TASK BRIEF: Please restate word for word each line from the one containing "A bathroom with" to the last line of the records below, and drop the pictures.

SUPPLIED RECORDS:
━━━
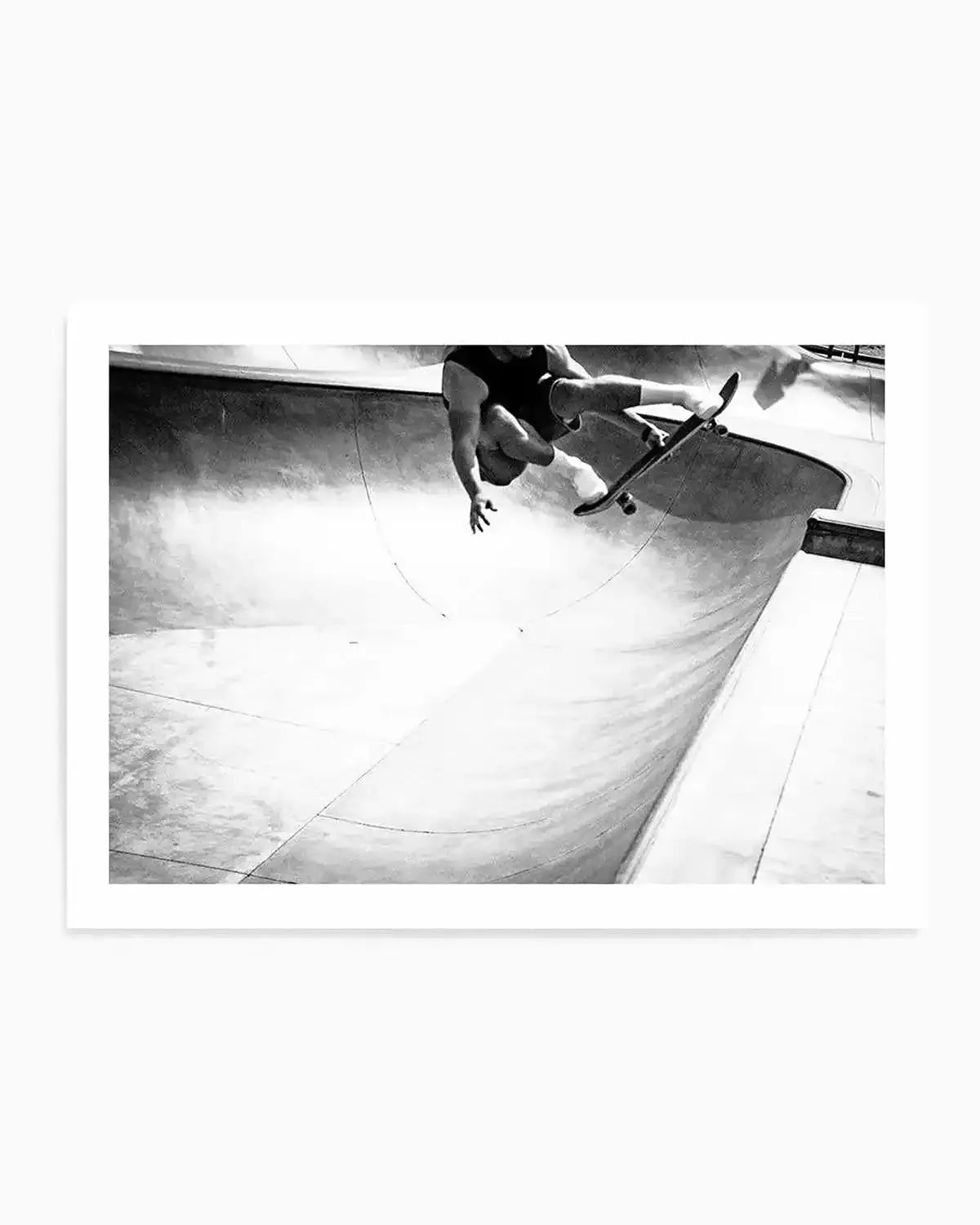 Framed black and white photograph of a skateboarder mid-air in a concrete skate park bowl. The composition captures the dynamic movement of the skateboarder, dressed in a dark top and shorts, with arms outstretched and the skateboard beneath their feet, against the smooth, curved surfaces of the park.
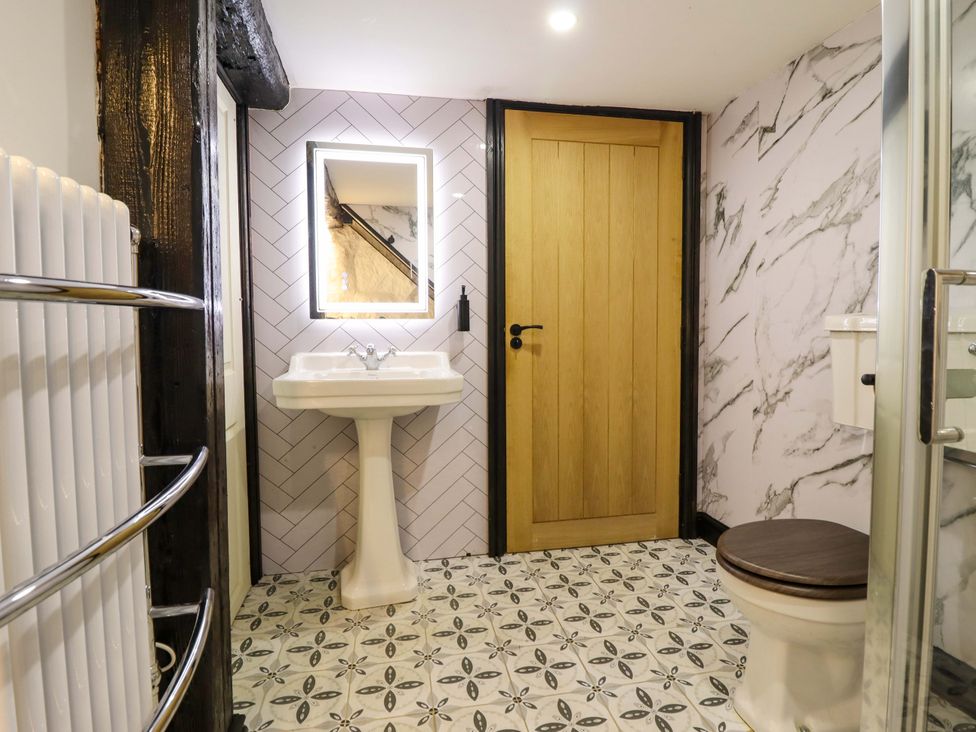 A bathroom with sink and toilet at The Lodge House at Rhiw Goch Inn in Snowdonia National Park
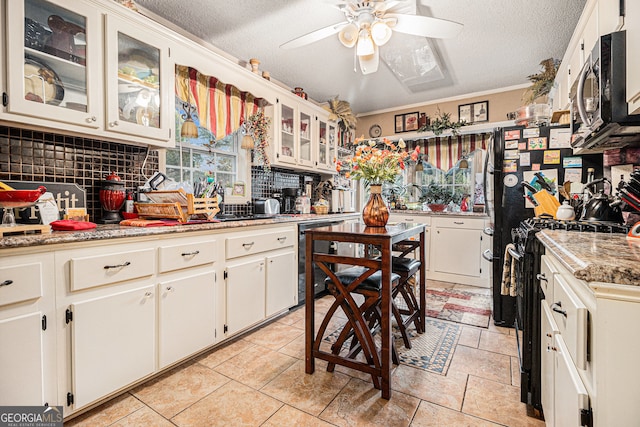 kitchen featuring black appliances, backsplash, a textured ceiling, light stone countertops, and white cabinets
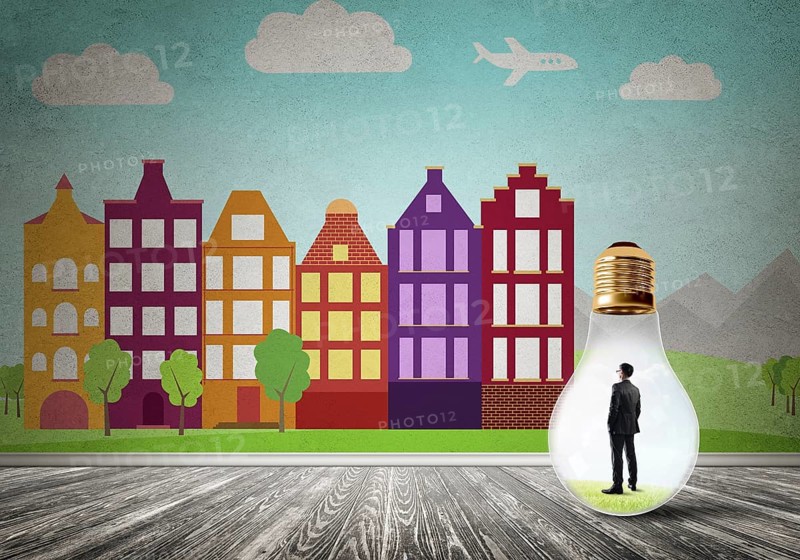 Businessman inside light bulb against city drawn concept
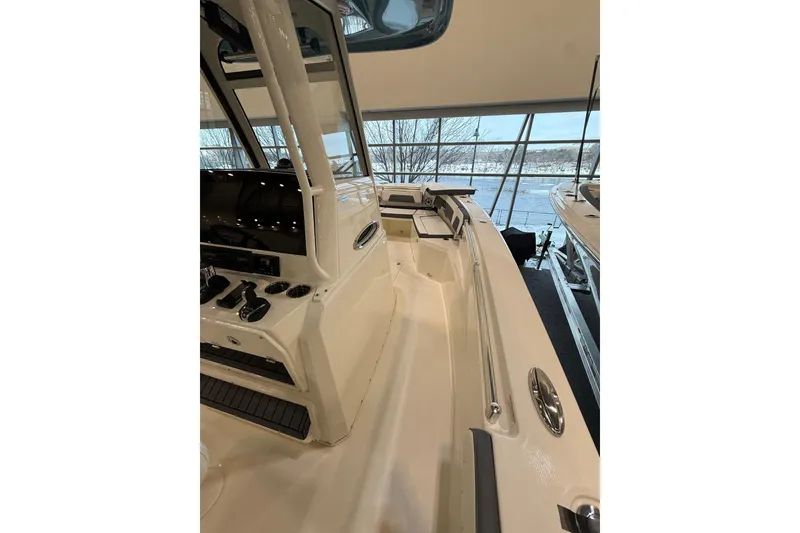 Slide: The Image of 2026 Cobia 285 Center Console boat interior with modern controls and spacious deck. - 13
━━━
EXERCISE OUTPUT:
 A bathroom with sink and toilet at The Lodge House at Rhiw Goch Inn in Snowdonia National Park
 kitchen featuring black appliances, backsplash, a textured ceiling, light stone countertops, and white cabinets
 Businessman inside light bulb against city drawn concept
 Slide: The Image of 2026 Cobia 285 Center Console boat interior with modern controls and spacious deck. - 13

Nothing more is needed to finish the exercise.